Sequential data is ubiquitous-it is routinely gathered to gain insights into complex processes such as behavioral, biological, or physical processes. Challengingly, such data not only has dependencies within the observed sequences, but the observations are also often high-dimensional, sparse, and noisy. These are all difficulties that obscure the inner workings of the complex process under study. One solution is to calculate a low-dimensional representation that describes (characteristics of) the complex process. This representation can then serve as a proxy to gain insight into the original process. However, uncovering such low-dimensional representation within sequential data is nontrivial due to the dependencies, and an algorithm specifically made for sequences is needed to guarantee estimator consistency. Fortunately, recent theoretical advancements on Block Markov Chains have resulted in new clustering algorithms that can provably do just this in synthetic sequential data. This paper presents a first field study of these new algorithms in real-world sequential data; a wide empirical study of clustering within a range of data sequences. We investigate broadly whether, when given sparse high-dimensional sequential data of real-life complex processes, useful low-dimensional representations can in fact be extracted using these algorithms. Concretely, we examine data sequences containing GPS coordinates describing animal movement, strands of human DNA, texts from English writing, and daily yields in a financial market. The low-dimensional representations we uncover are shown to not only successfully encode the sequential structure of the data, but also to enable gaining new insights into the underlying complex processes.

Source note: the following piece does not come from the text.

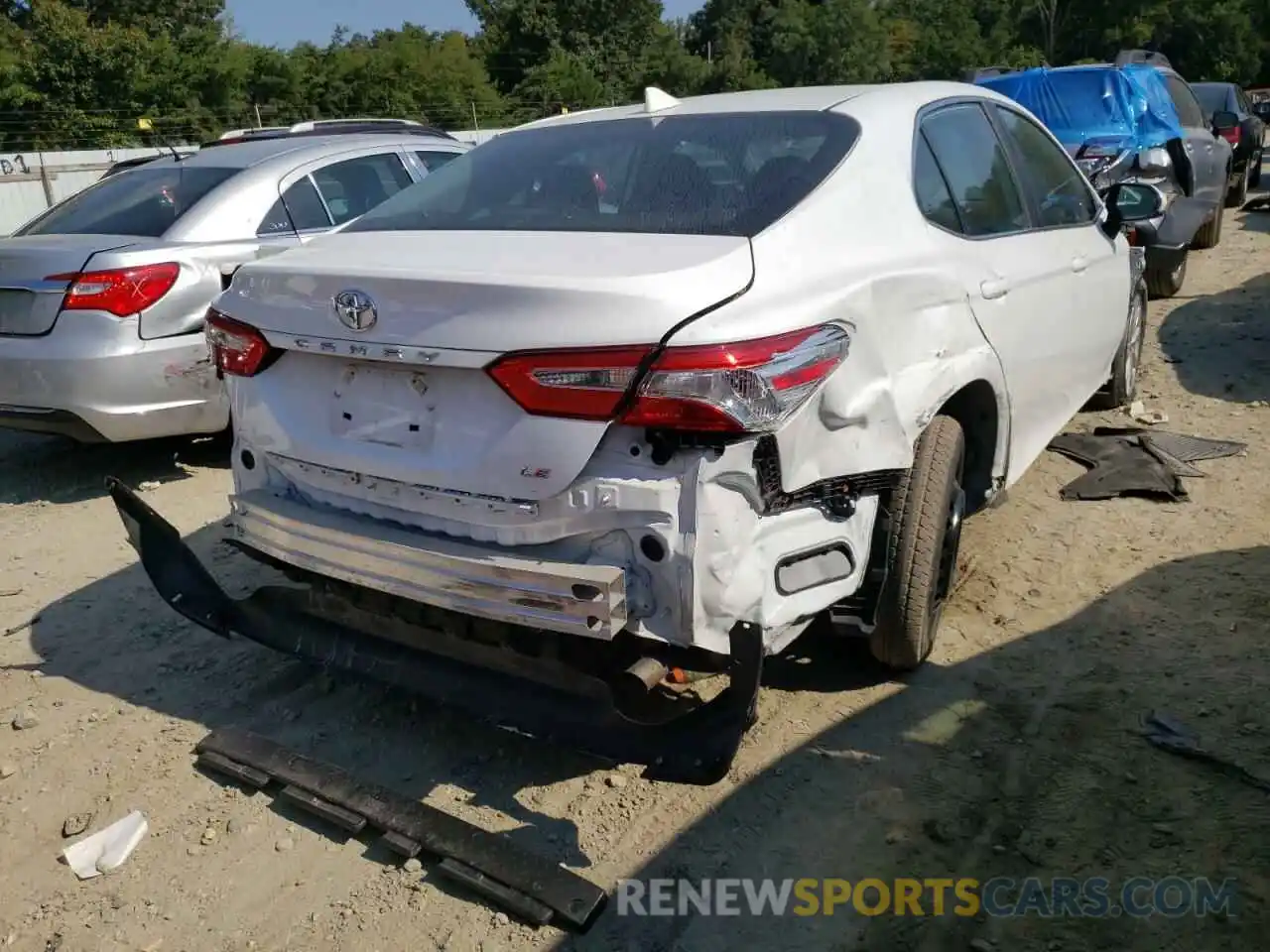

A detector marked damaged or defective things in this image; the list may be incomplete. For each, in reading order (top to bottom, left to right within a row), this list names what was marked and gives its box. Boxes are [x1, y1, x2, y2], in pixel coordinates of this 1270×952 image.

Supplementary information: The online version contains supplementary material available at 10.1007/s10618-025-01140-4.

查看原文本刊更多论文

序列数据中聚类的检测和评估。

顺序数据是无处不在的，它通常被收集来洞察复杂的过程，如行为、生物或物理过程。具有挑战性的是，这些数据不仅在观测序列中具有依赖性，而且观测结果通常是高维的、稀疏的和有噪声的。这些困难都掩盖了正在研究的复杂过程的内部工作原理。一种解决方案是计算描述复杂过程（特征）的低维表示。然后，这种表示可以作为代理来深入了解原始流程。然而，由于依赖关系，在序列数据中发现这种低维表示是不平凡的，并且需要为序列专门设计的算法来保证估计器的一致性。幸运的是，最近关于块马尔可夫链的理论进展已经产生了新的聚类算法，可以在合成序列数据中证明这一点。本文首次在实际序列数据中对这些新算法进行了实地研究；在一系列数据序列中对聚类进行广泛的实证研究。我们广泛地研究了当给定现实生活中复杂过程的稀疏高维序列数据时，是否可以使用这些算法提取有用的低维表示。具体地说，我们研究了包含描述动物运动的GPS坐标、人类DNA链、英语写作文本和金融市场每日收益的数据序列。我们发现的低维表示不仅可以成功地对数据的顺序结构进行编码，还可以获得对潜在复杂过程的新见解。补充信息：在线版本包含补充资料，可在10.1007/s10618-025-01140-4获得。

本文章由计算机程序翻译，如有差异，请以英文原文为准。

求助全文

约1分钟内获得全文求助全文

来源期刊

Data Mining and Knowledge Discovery 工程技术-计算机：人工智能

CiteScore

10.40

自引率

4.20%

发文量

审稿时长

10 months

期刊介绍： Advances in data gathering, storage, and distribution have created a need for computational tools and techniques to aid in data analysis. Data Mining and Knowledge Discovery in Databases (KDD) is a rapidly growing area of research and application that builds on techniques and theories from many fields, including statistics, databases, pattern recognition and learning, data visualization, uncertainty modelling, data warehousing and OLAP, optimization, and high performance computing.